#### WHAT YOU ARE ASKED TO DO:
Your answer should reproduce every line of the material in which the word "excess" occurs.

#### INPUT FOR THIS TASK:
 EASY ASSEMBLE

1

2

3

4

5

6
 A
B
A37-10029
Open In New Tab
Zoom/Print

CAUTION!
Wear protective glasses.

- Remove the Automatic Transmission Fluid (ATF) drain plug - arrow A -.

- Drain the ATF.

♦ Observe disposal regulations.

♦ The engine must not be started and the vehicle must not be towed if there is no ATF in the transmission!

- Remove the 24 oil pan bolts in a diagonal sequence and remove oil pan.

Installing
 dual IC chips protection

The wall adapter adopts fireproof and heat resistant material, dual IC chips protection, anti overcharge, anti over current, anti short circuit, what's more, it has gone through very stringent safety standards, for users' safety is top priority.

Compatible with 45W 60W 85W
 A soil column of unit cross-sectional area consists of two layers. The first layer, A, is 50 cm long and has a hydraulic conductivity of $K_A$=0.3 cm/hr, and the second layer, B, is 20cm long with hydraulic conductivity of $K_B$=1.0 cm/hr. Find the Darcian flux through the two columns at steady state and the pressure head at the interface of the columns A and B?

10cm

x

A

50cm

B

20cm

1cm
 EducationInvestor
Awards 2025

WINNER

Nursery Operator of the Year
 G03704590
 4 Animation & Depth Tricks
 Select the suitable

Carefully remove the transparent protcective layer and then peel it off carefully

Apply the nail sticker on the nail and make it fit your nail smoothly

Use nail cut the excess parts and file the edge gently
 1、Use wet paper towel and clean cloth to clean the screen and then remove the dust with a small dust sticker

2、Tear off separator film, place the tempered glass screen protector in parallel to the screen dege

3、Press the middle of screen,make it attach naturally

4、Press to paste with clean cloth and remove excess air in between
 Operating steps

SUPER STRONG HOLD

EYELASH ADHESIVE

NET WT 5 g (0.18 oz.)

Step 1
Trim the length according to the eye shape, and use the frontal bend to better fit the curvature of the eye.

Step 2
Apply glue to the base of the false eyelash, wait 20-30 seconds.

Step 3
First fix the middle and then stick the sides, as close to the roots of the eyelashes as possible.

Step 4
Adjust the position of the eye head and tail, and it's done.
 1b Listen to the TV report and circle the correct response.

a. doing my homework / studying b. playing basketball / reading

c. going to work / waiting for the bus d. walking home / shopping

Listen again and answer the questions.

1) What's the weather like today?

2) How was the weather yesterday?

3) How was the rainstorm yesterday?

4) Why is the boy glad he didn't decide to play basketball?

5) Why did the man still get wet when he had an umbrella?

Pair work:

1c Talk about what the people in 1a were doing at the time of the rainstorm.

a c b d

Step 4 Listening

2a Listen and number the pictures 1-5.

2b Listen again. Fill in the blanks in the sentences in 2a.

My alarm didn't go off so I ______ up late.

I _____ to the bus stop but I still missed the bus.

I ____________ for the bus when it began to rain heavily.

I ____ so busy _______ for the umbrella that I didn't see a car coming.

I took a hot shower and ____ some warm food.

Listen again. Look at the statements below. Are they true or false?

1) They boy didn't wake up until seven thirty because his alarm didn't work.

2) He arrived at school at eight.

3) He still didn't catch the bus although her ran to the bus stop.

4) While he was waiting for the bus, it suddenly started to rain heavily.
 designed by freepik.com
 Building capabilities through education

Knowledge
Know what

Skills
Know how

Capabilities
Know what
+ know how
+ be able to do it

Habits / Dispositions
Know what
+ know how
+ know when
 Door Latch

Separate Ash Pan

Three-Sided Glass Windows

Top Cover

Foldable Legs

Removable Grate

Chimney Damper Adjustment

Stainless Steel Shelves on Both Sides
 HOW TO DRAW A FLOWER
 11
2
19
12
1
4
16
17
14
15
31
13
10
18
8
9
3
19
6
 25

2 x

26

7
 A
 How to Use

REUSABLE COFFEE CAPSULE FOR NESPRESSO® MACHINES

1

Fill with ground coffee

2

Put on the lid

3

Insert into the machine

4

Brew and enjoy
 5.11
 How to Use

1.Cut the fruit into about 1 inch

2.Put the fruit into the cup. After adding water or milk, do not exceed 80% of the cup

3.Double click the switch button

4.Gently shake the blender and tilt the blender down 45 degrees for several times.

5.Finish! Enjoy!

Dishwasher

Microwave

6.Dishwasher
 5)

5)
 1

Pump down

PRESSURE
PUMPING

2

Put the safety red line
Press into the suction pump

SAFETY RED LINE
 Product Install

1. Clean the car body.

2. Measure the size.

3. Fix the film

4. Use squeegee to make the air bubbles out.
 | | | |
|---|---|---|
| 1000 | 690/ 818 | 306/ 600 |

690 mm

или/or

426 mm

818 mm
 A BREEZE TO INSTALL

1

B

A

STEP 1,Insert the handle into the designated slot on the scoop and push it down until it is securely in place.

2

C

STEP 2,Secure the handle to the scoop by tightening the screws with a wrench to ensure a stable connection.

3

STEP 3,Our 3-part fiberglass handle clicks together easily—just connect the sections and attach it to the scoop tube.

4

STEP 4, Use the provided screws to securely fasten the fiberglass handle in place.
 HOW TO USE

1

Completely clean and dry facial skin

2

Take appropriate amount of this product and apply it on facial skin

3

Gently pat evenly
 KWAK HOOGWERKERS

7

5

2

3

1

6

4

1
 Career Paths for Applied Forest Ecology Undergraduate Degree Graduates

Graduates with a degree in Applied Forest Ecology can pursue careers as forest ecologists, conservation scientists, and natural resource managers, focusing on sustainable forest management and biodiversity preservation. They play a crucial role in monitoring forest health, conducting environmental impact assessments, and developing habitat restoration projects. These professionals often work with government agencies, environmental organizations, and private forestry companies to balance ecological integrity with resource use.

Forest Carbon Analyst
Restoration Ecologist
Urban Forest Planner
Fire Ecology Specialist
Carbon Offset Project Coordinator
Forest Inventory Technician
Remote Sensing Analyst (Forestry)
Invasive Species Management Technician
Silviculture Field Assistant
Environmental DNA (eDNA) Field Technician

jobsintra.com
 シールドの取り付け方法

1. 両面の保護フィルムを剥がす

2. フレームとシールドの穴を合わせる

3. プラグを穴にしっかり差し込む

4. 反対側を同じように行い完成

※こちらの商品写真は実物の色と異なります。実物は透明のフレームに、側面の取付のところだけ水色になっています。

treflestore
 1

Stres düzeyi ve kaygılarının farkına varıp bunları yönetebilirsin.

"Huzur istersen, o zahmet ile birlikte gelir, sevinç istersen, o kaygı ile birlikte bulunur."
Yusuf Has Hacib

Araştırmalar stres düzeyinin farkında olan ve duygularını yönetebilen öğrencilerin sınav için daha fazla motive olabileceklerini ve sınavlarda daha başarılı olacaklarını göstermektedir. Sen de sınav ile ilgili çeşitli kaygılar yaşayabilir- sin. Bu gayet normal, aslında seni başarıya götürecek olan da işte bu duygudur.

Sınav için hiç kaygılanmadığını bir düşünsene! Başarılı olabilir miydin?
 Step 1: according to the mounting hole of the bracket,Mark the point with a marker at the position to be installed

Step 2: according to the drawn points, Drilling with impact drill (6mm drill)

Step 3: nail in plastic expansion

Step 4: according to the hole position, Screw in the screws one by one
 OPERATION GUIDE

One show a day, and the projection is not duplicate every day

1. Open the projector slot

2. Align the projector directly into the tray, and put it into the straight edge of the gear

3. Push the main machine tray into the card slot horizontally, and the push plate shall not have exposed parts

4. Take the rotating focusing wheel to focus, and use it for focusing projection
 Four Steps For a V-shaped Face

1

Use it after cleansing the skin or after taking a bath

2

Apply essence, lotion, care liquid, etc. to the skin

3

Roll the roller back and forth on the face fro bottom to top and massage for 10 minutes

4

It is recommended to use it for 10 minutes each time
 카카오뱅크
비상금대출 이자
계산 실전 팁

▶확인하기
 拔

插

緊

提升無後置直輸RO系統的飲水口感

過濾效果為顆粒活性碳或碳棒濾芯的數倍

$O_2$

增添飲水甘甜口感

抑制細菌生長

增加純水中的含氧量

#### REPLY:
Use nail cut the excess parts and file the edge gently
4、Press to paste with clean cloth and remove excess air in between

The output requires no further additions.